Refrigeración centralizada: la alternativa al aire acondicionado que prueban varias ciudades

Fuentes: Refrigeración centralizada: la poderosa alternativa al aire acondicionado que ya están probando muchas ciudades

La refrigeración centralizada o 'district cooling' es un sistema que produce y distribuye agua fría a través de una red subterránea de tuberías aisladas para climatizar edificios de un distrito o una ciudad entera, devolviendo el agua al punto de origen para recircularla. Frente al aire acondicionado individual, que requiere un equipo por inmueble, esta infraestructura única puede operar a gran escala con un menor consumo energético: un estudio realizado en 37 edificios públicos de Hong Kong cifra el ahorro en un 15% de energía y un 10% de costes.

El principio es el mismo que el de la calefacción urbana, ya extendida en Europa con más de 77 millones de usuarios. El principal obstáculo es económico: la obra civil para desplegar las tuberías exige una inversión inicial muy superior a la del aire acondicionado convencional. Aun así, ciudades con calor extremo como Dubái, donde la refrigeración absorbe el 80% de la electricidad, ya desarrollan redes avanzadas apoyadas en inteligencia artificial y control remoto. En Europa, París aprovecha el río Sena y la localidad holandesa de Heerlen recurre al agua de antiguas minas de carbón inundadas, aunque por ahora estas instalaciones sirven sobre todo a edificios públicos y comerciales.

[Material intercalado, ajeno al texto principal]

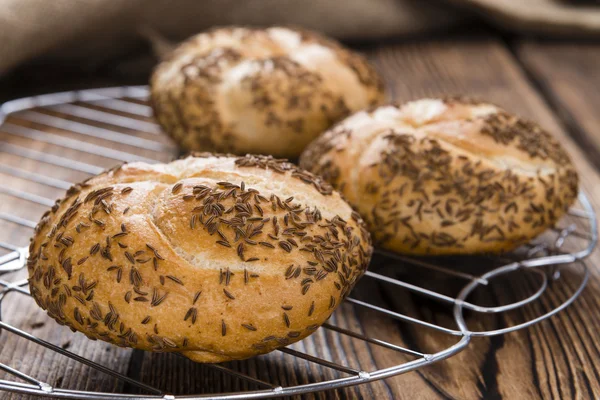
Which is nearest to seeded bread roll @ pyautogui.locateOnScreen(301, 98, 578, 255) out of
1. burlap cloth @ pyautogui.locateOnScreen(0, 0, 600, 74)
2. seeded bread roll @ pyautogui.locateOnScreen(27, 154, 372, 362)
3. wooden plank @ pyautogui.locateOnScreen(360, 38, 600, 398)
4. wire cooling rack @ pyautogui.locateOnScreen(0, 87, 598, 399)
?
wire cooling rack @ pyautogui.locateOnScreen(0, 87, 598, 399)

Una evolución son los sistemas de circuito abierto con redes de quinta generación, que distribuyen agua a temperatura media y permiten a cada edificio producir calor o frío mediante su propia bomba de calor. En Londres, la urbanización Bankside Yards aplica esta idea: recupera el calor residual de un frigorífico de restaurante o de un equipo de oficina y lo traslada a zonas que necesitan calefacción. Frente a las islas de calor urbano y a las emisiones del aire acondicionado, Bruselas ha endurecido la normativa, aunque este verano ha tenido que flexibilizarla ante las temperaturas récord. Entre las ventajas adicionales destacan la reducción del ruido y la liberación de espacio en fachadas y azoteas para usos más sostenibles.